Material for this exercise ::
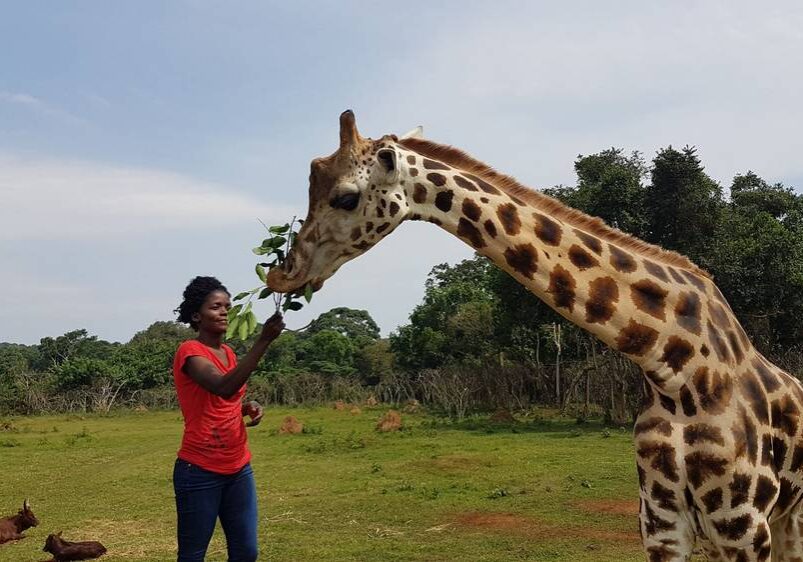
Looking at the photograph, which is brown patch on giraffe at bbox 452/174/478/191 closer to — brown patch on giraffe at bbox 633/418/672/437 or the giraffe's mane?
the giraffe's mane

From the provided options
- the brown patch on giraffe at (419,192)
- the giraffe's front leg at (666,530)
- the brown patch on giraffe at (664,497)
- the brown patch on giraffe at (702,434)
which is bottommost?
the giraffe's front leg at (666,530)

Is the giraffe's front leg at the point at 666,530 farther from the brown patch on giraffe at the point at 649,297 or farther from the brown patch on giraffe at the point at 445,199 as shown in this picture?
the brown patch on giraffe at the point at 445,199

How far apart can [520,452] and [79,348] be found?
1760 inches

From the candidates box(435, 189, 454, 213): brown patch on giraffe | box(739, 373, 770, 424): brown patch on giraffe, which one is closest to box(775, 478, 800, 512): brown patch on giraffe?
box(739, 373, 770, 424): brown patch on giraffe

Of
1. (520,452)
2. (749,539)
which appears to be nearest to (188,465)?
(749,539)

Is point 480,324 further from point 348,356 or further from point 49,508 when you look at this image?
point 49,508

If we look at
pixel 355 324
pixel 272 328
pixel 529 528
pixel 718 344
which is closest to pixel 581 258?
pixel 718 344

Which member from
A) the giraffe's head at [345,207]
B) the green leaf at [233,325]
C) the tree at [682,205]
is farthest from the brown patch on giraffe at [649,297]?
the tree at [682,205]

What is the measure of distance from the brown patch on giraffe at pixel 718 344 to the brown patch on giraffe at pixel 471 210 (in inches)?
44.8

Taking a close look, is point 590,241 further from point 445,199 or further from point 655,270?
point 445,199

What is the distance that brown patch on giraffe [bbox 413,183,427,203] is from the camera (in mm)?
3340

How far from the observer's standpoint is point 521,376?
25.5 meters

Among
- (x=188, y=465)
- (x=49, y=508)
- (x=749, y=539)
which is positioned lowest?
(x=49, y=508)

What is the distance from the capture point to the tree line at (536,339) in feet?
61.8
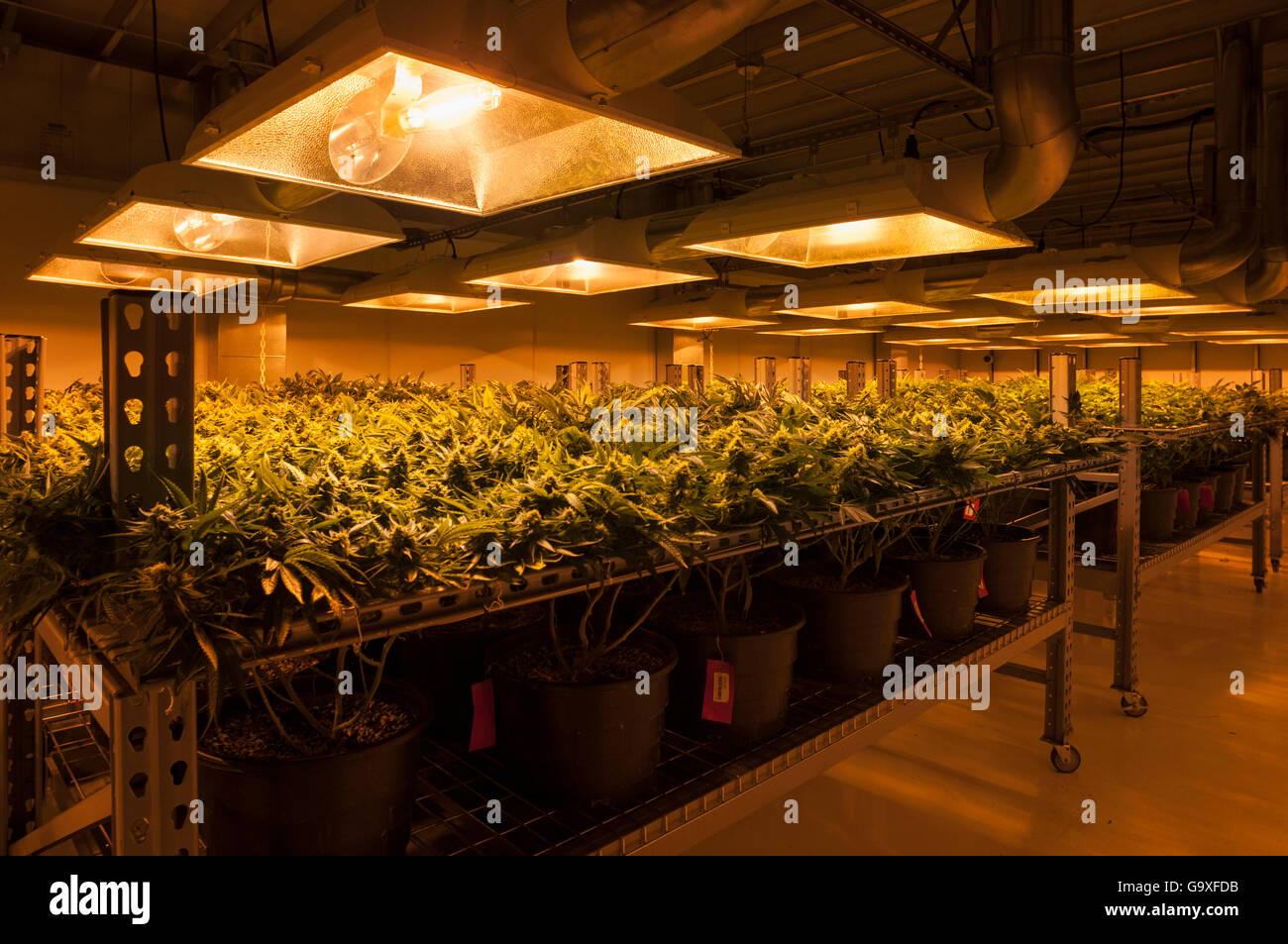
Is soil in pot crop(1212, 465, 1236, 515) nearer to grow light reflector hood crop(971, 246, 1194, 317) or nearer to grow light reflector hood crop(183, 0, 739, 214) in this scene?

What this task involves :: Do not include images; quote all of the entries above exactly.

Output for this task ::
Looking at the photograph, which is brown patch on giraffe at bbox 452/174/478/191 closer to — brown patch on giraffe at bbox 633/418/672/437 or the giraffe's mane?
the giraffe's mane

From the provided options
- the brown patch on giraffe at (419,192)
- the giraffe's front leg at (666,530)
- the brown patch on giraffe at (664,497)
- the brown patch on giraffe at (702,434)
which is bottommost?
the giraffe's front leg at (666,530)

Is the giraffe's front leg at the point at 666,530 farther from the brown patch on giraffe at the point at 649,297 or farther from the brown patch on giraffe at the point at 445,199 as shown in this picture?
the brown patch on giraffe at the point at 445,199

How far apart can [520,452] and [79,348] be found?
1760 inches

From the candidates box(435, 189, 454, 213): brown patch on giraffe | box(739, 373, 770, 424): brown patch on giraffe, which one is closest to box(775, 478, 800, 512): brown patch on giraffe?
box(739, 373, 770, 424): brown patch on giraffe

Of
1. (520,452)
2. (749,539)
which appears to be nearest to (188,465)?
(749,539)

Is point 480,324 further from point 348,356 or further from point 49,508 when you look at this image?
point 49,508

If we look at
pixel 355 324
pixel 272 328
pixel 529 528
pixel 718 344
which is closest to pixel 581 258?
pixel 718 344

Which member from
A) the giraffe's head at [345,207]
B) the green leaf at [233,325]
C) the tree at [682,205]
is farthest from the brown patch on giraffe at [649,297]?
the tree at [682,205]

What is the measure of distance from the brown patch on giraffe at pixel 718 344 to the brown patch on giraffe at pixel 471 210 (in inches)?
44.8

Taking a close look, is point 590,241 further from point 445,199 or further from point 655,270?
point 445,199

What is the distance that brown patch on giraffe [bbox 413,183,427,203] is from the camera (in mm)?
3340

How far from the observer's standpoint is point 521,376?
25.5 meters

Among
- (x=188, y=465)
- (x=49, y=508)
- (x=749, y=539)
which is positioned lowest?
(x=49, y=508)

What is the distance from the capture point to the tree line at (536,339) in feet?
61.8
Is soil in pot crop(1212, 465, 1236, 515) nearer to grow light reflector hood crop(971, 246, 1194, 317) or nearer to grow light reflector hood crop(183, 0, 739, 214) in this scene?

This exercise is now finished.